Passage given:
━━━━━━━━

Isaac Ogualaji V. Attorney-General Of Rivers State & Anor (1997) LLJR-SC

Isaac Ogualaji V. Attorney-General Of Rivers State & Anor (1997)

LAWGLOBAL HUB Lead Judgment Report

O. ADIO, J.S.C.

In the High Court of Justice, Port Harcourt Judicial Division of the Rivers State of Nigeria, the appellant, as plaintiff, sued the respondents. The appellant claimed against the respondents the following reliefs:-

“(1) A declaration that the plaintiff is the owner of the building known as and called Plot 18 Block 256 Orije Layout, Port Harcourt or No. 67 Sangana Street. Port Harcourt or No. 61 Ikot Ekpene Street, Port Harcourt.

(2) A declaration that the purported sale of the said property by the Ministry of Housing and Environment, Port Harcourt to the 2nd defendant without the consent of the plaintiff is unconstitutional, null and void and of no effect whatsoever.

(3) An injunction restraining the 2nd defendant from entering, trespassing or doing anything whatsoever on the said property which is against the proprietory interest of the plaintiff in the said property. ”

The evidence led by the appellant was that the parcel of land on which he built a house, which is now in dispute, was assigned to him by one Mr. Briggs who got an original lease of it from the then Government of Eastern Nigeria. According to the appellant, when war broke out in Nigeria in 1967, he (appellant) left Port Harcourt. After the end of the civil war the house was returned to him by an instrument of transfer dated 17/1/93 by the Abandoned Property (Custody and Management) Authority of the Rivers State Government. The appellant took possession of the property, renovated it and put some persons there as his own tenants.

━━━━━━━━

Data entries:
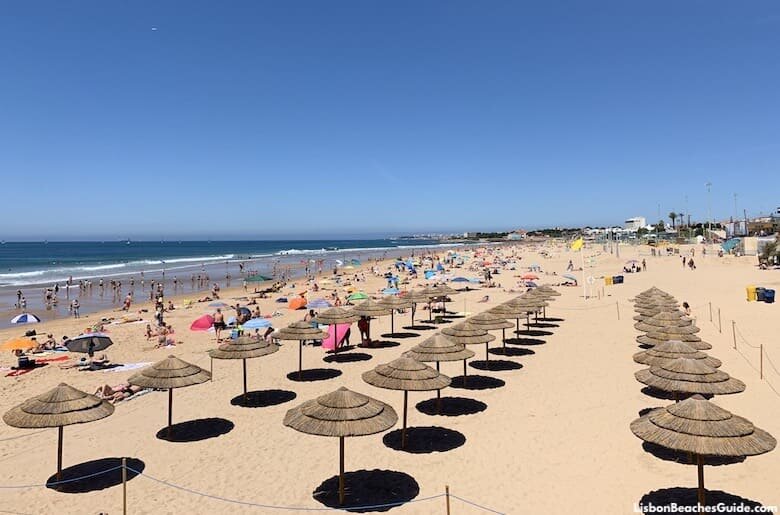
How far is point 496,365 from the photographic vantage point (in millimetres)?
15516

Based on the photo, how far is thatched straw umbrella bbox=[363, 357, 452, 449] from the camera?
9.11 metres

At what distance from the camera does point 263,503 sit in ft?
25.8

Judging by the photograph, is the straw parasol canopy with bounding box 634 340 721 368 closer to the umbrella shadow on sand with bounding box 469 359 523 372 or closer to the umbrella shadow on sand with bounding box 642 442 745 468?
the umbrella shadow on sand with bounding box 642 442 745 468

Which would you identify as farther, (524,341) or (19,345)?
(524,341)

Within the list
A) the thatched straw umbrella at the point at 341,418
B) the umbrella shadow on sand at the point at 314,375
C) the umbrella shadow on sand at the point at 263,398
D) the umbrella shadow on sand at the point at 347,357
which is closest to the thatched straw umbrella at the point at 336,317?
the umbrella shadow on sand at the point at 347,357

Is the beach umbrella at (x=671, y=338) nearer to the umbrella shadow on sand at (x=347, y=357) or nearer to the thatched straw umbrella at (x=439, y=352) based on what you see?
the thatched straw umbrella at (x=439, y=352)

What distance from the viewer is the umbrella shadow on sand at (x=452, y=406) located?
11.5 metres

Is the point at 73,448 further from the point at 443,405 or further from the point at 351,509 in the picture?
the point at 443,405

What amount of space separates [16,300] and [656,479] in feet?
140

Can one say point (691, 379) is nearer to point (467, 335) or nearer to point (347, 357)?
point (467, 335)

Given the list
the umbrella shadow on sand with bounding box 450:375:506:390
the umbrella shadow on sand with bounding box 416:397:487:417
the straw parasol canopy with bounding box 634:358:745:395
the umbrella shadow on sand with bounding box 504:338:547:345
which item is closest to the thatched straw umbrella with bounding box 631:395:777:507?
the straw parasol canopy with bounding box 634:358:745:395

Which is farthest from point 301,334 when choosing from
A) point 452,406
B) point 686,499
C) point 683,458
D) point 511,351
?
point 686,499

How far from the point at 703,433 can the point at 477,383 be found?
7661mm

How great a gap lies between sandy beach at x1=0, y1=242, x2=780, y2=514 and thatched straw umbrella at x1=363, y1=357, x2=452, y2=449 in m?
1.36
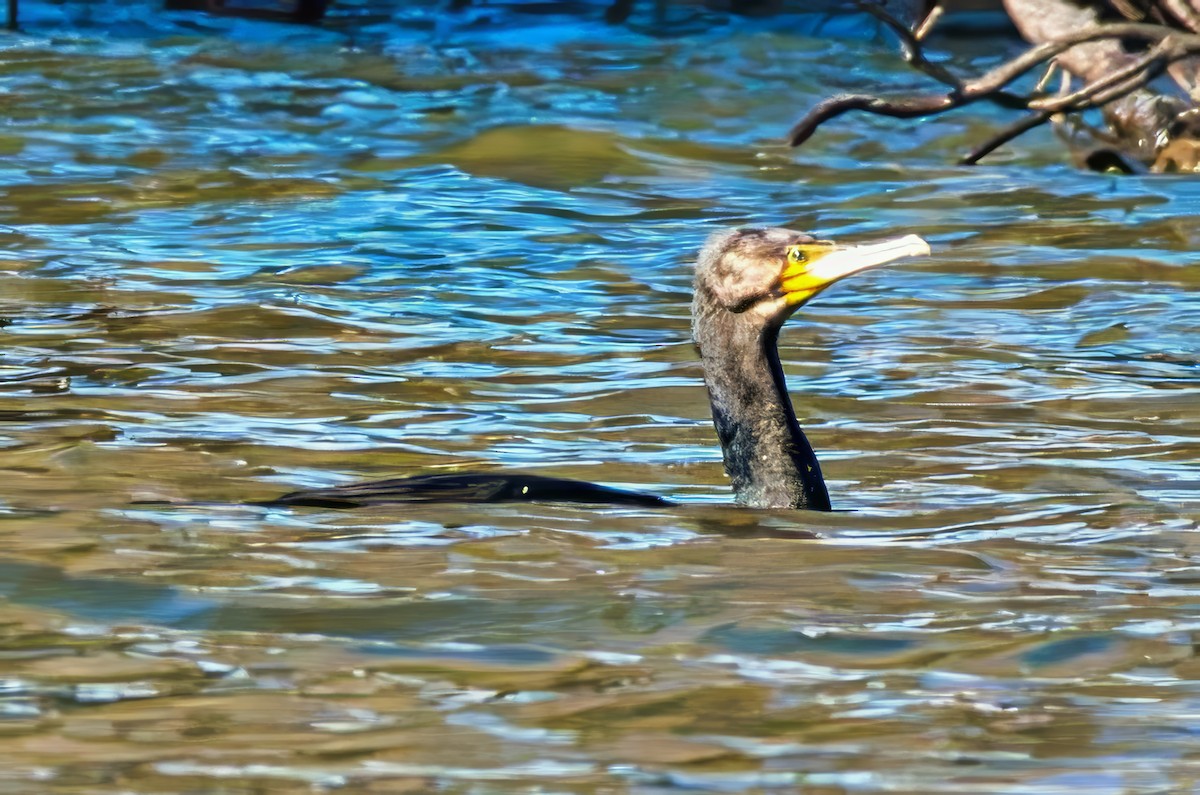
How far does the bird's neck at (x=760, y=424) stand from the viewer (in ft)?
21.8

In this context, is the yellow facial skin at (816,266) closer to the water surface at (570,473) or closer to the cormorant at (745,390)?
the cormorant at (745,390)

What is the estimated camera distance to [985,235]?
1344 centimetres

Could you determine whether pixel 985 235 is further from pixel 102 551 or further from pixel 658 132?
pixel 102 551

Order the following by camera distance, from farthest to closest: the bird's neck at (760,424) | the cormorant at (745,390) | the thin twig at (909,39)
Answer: the thin twig at (909,39), the bird's neck at (760,424), the cormorant at (745,390)

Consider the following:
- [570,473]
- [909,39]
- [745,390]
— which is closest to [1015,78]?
[909,39]

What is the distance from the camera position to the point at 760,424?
6.70 m

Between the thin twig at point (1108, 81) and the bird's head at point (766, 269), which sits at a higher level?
the bird's head at point (766, 269)

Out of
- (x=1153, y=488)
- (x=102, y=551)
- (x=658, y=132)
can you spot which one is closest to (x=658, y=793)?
(x=102, y=551)

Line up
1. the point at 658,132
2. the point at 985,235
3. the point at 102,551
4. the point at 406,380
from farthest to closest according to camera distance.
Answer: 1. the point at 658,132
2. the point at 985,235
3. the point at 406,380
4. the point at 102,551

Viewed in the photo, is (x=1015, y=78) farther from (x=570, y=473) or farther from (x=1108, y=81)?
(x=570, y=473)

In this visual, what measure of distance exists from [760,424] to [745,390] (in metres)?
0.11

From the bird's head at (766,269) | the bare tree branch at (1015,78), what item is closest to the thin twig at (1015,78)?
the bare tree branch at (1015,78)

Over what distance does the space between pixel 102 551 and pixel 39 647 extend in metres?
0.91

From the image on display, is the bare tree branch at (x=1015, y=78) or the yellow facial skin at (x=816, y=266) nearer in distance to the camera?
the yellow facial skin at (x=816, y=266)
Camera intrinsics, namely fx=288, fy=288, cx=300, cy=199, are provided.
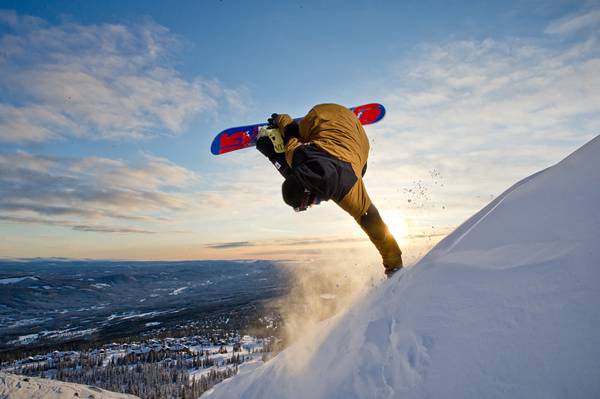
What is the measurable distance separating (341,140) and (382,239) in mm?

━━━━━━━━

Job A: Copy out the part of the court judgment starting with "O. ADIO, J.S.C." and going on through "Street, Port Harcourt.".
Job B: What reliefs did the appellant claim against the respondents in the court judgment? List each one briefly.
Job C: Pick up the court judgment on the Port Harcourt property dispute from its last sentence and carry it forward.
The data is not needed for anything asked here.

Final answer A:
O. ADIO, J.S.C.

In the High Court of Justice, Port Harcourt Judicial Division of the Rivers State of Nigeria, the appellant, as plaintiff, sued the respondents. The appellant claimed against the respondents the following reliefs:-

“(1) A declaration that the plaintiff is the owner of the building known as and called Plot 18 Block 256 Orije Layout, Port Harcourt or No. 67 Sangana Street. Port Harcourt or No. 61 Ikot Ekpene Street, Port Harcourt.

Final answer B:
- A declaration that the plaintiff owns the building known as Plot 18 Block 256 Orije Layout, Port Harcourt
- A declaration that the sale of the property by the Ministry of Housing and Environment, Port Harcourt to the 2nd defendant without the plaintiff's consent is unconstitutional, null and void and of no effect
- An injunction restraining the 2nd defendant from entering, trespassing or doing anything on the property against the plaintiff's proprietary interest

Final answer C:
The 1st respondent led evidence that the lease of the said property was originally granted to one Mr. Briggs who assigned his residual interest in the lease to the appellant. The residual interest assigned to the appellant expired on 31/12/68. It was contended for the 1st respondent that on the expiration of the original lease on 31/12/68 the land reverted to the Government of the Rivers State. It was also contended for the 1st respondent that the land did not really become an abandoned property and that the Government of the Rivers State eventually sold it to the 2nd respondent.

The 2nd respondent led evidence that the land in dispute belonged to him. He purchased it from the Rivers State Government.

After consideration of the evidence led by the parties and of the submissions of their learned counsel, the learned trial Judge dismissed the appellant’s claim. He held that on the expiration of the lease granted to Mr. Briggs, which was subsequently assigned to the appellant, the appellant ceased to have any interest in the land in dispute or in the building thereon. He also held that, in the circumstance, the Government of the Rivers State was perfectly entitled to sell the land in dispute to the 2nd respondent.

Dissatisfied with the judgment of the learned trial Judge, the appellant lodged an appeal against it to the Court of Appeal. The Court below dismissed the appeal. The court below affirmed the decision of the learned trial Judge that at the time that the Government of Rivers State sold the land in dispute to the 2nd respondent, the appellant no longer had any interest in the land in dispute as the lease granted to one Mr. Briggs which was subsequently assigned to the appellant had expired. It also held that the property in dispute was not really an abandoned property.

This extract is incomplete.